Le dénouement m’a fait marrer, faut au moins lui reconnaître cette qualité. Il est logique. Très logique même. Trop. Le problème de la logique, quand on en arrive à sa quintessence, c’est qu’elle devient absurde. Que chaque élément du mystère de la chambre jaune ait une explication logique ne veut pas dire que l’explication globale impliquant lesdits éléments mis bout à bout aura du sens. En fiction, on peut se permettre de tordre la réalité, de tirer d’un côté ou de l’autre, d’aligner une moyenne de coïncidences un chouïa plus élevée que dans le monde réel. Le procédé fonctionne tant qu’on ne charge pas trop la barque et tant que ces manipulations restent indépendantes les unes des autres, une ici, l’autre là. Dans la résolution, les bidouillages fictionnels de chaque point de l’énigme vont s’additionner les uns aux autres, rendant l’édifice de plus en plus capillotracté pour qu’on en arrive à la conclusion que c’est quand même un peu gros. Un peu beaucoup. D’autant plus qu’il y a deux failles dans le mystère, la blessure par balle de l’assassin guérie du jour au lendemain et celle de Mathilde Stangerson qui n’a pas laissé de sang à un endroit où elle aurait dû. Si ces éléments avaient été corrects, Le mystère de la chambre jaune tenait en deux chapitres.

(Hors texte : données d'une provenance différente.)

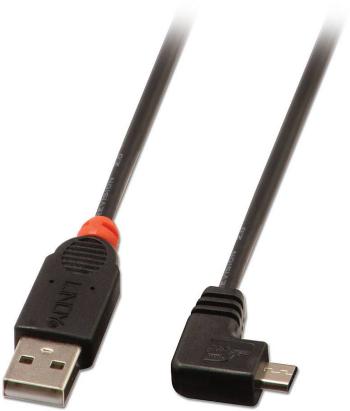 LINDY #####USB-Kabel USB 2.0 #####USB-A Stecker, #####USB-Micro-B Stecker 50.00 cm čierna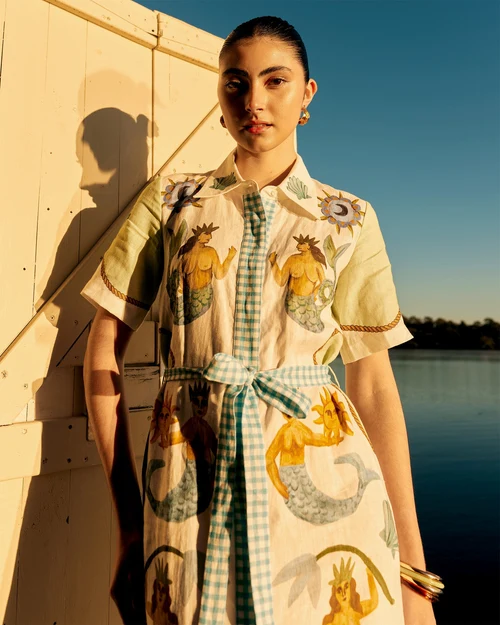 SMWR My Own Muse Maxi Shirt Dress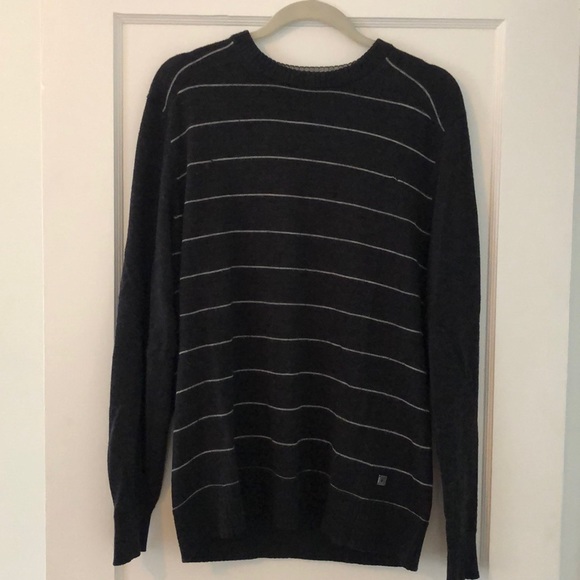 Smartwool Other - Smartwool merino wool gray stripe crew neck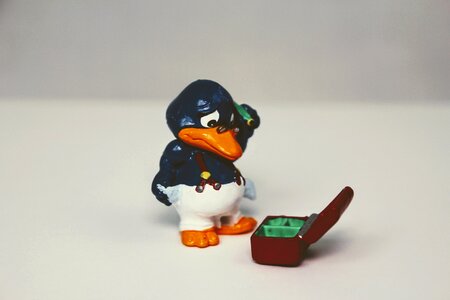 Tool box figure pingu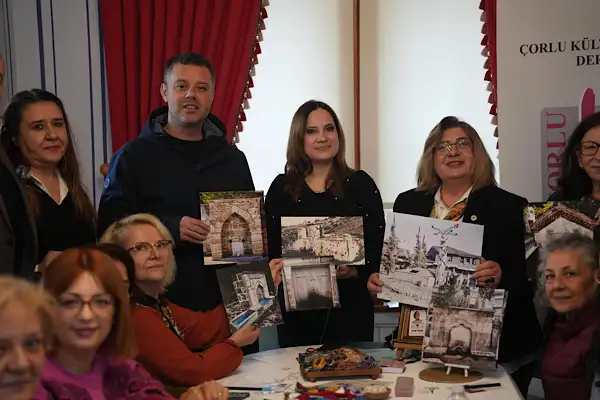 Çorlu’da tarihi çeşmeler sanatla hayat buldu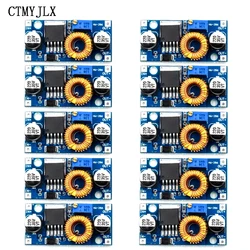 10pcs DC-DC 5A Lithium Charger Board XL4005 Adjustable Step Down Power Supply Module XL4005 Buck Power Converter Board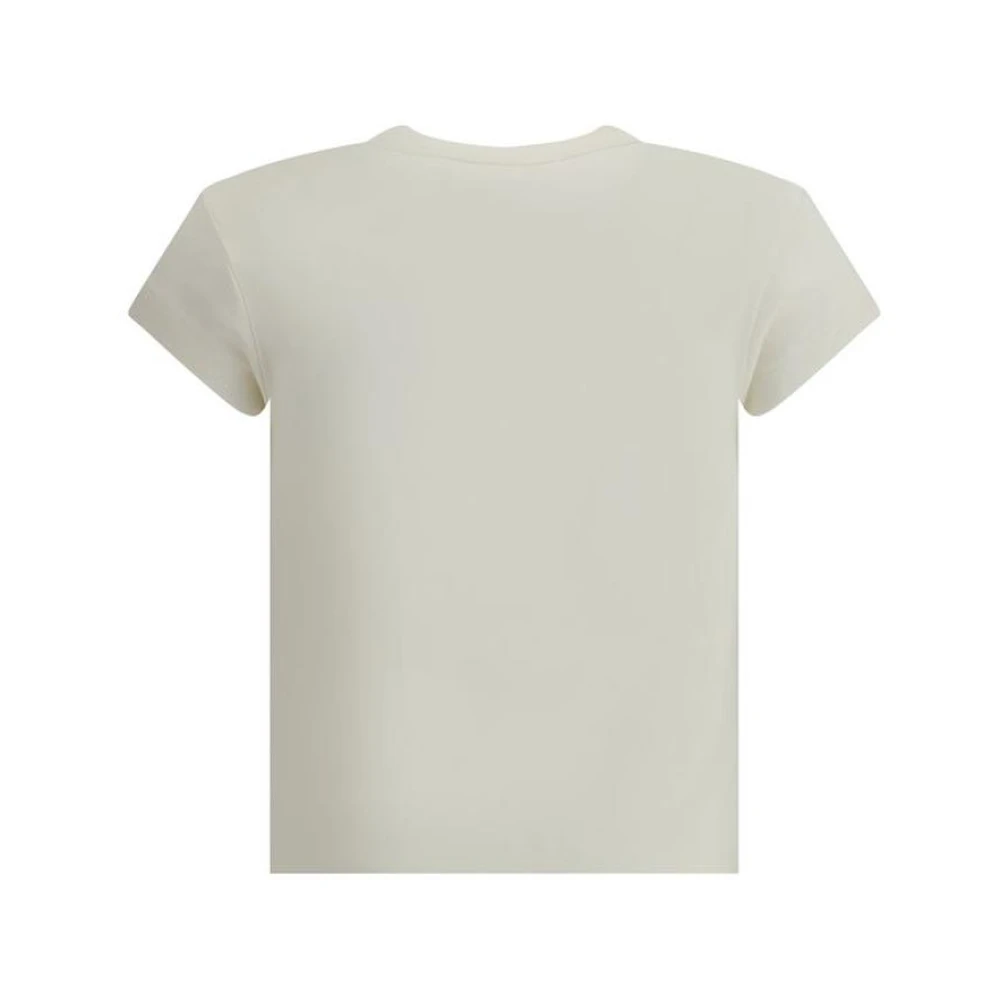 alexander wang Monogram Grafische Baby T-Shirt Beige Dames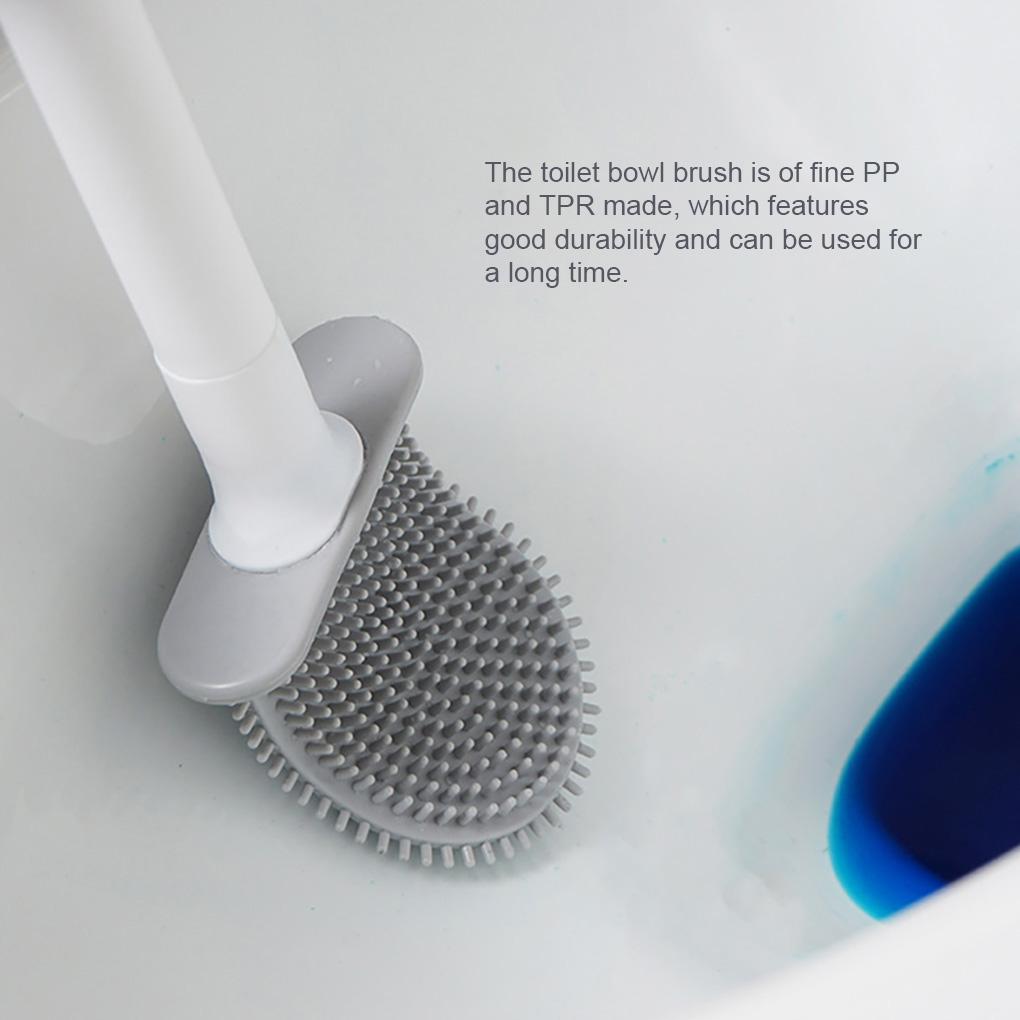 PP Toilet Bowl Brush Portable TPR Head Wall Mounting Detachable Long Handle Odorless Draining Bracket Brushes Accessories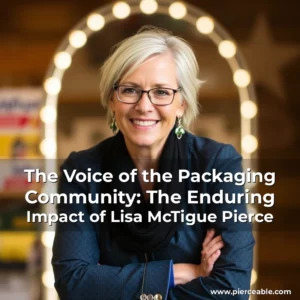 Artistic representation for The Voice of the Packaging Community: The Enduring Impact of Lisa McTigue Pierce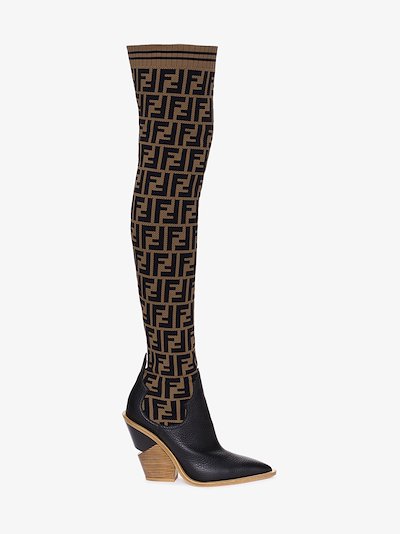 fendi thigh highs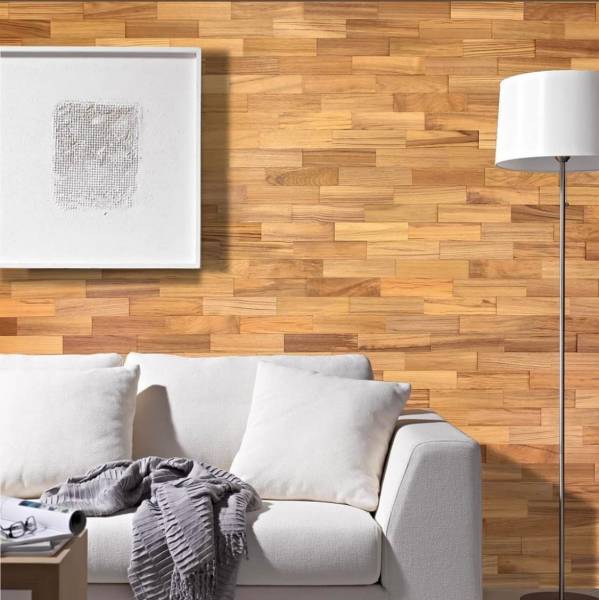 Murs en bois pour une décoration naturelle et chaleureuse chez Bricomarché Saint Léonard à proximité de Fécamp.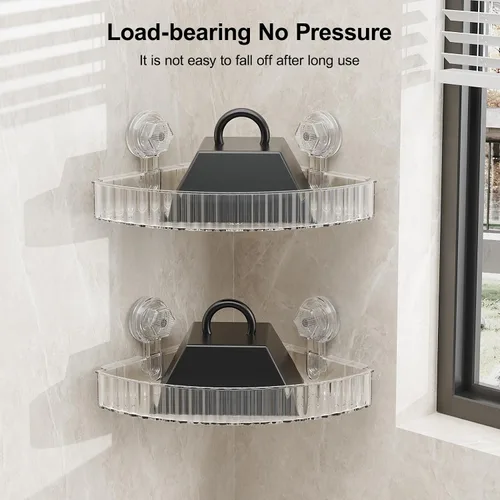 Miniatura 5 de Organizador de ducha esquinero con ventosa para baño, decoración del hogar y cocina, sin capacidad de perforación, estantes de ducha extraíbles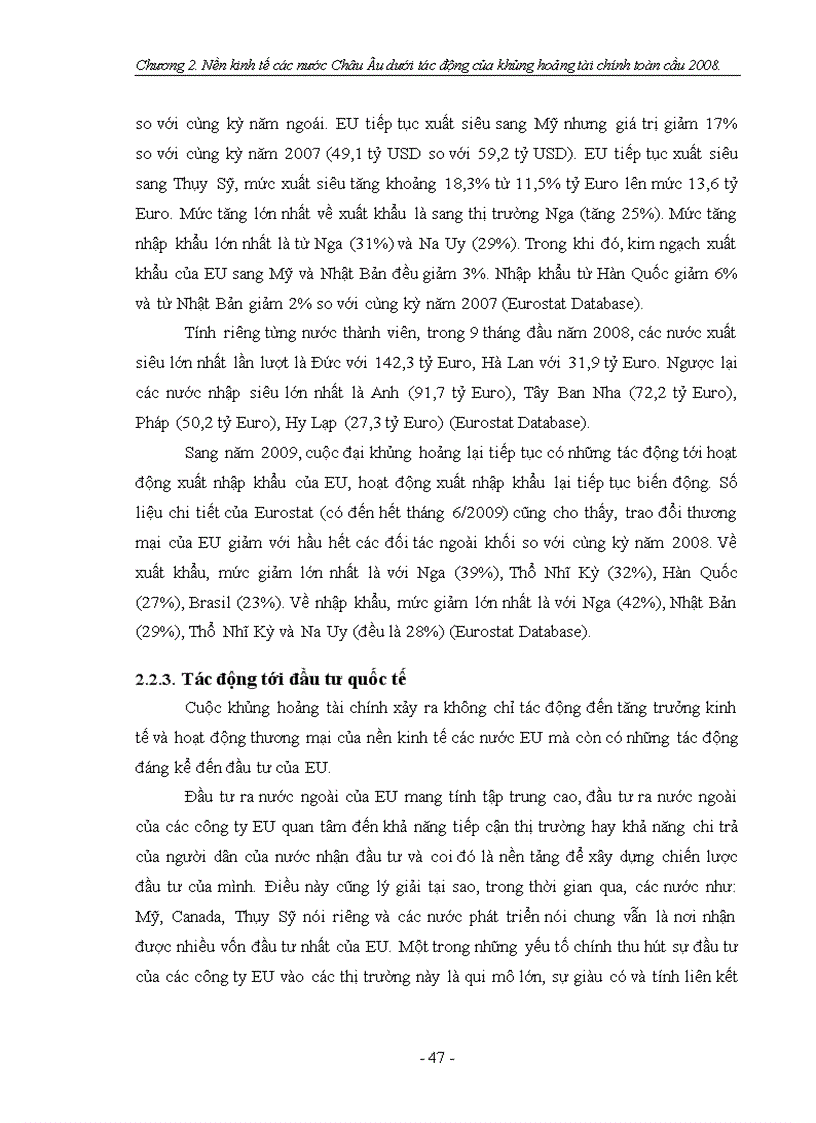 image for page Khủng hoảng tài chính toàn cầu 2008 và những ảnh hưởng tới kinh tế thương mại các nước Châu Âu 1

Quant à la révélation de l’identité de l’agresseur, elle repousse les limites du rocambolesque et du nawak. Autant sur le crime, on peut se montrer indulgent sur les libertés que prend Leroux avec le réalisme, mais sur l’assassin, non, quoi. Le coup de théâtre est trop… théâtral, justement. Coupable très sensationnel, sûr. Par contre, niveau crédibilité, zéro. Le procédé a trop l’air de ce qu’il est : une astuce littéraire pour scotcher le lecteur, peu importe que le résultat soit délirant, sorti de nulle part et dénué de sens.
Bilan… Bah, c’est arrivé aux derniers chapitres révélant le pot-aux-roses que je me suis rendu compte que je l’avais déjà lu quand j’étais gamin. C’est dire si le plus gros du bouquin m’avait marqué pour ne pas m’être souvenu ni du contenu ni même de l’avoir lu. Par contre, une fois rendu au dénouement, je me suis bien rappelé qu’il m’avait paru WTF à l’époque. Ça n’a pas changé…
Reste quand même un roman à lire qui, à défaut de se montrer convaincant dans ses raisonnements, l’est dans sa façon de planter son mystère – dommage que ce soit pour se planter tout court derrière, mais la chose est courante dans la littérature policière sur le thème du crime en chambre close, la parfaite fausse bonne idée dont aucun auteur n’arrive à se dépêtrer.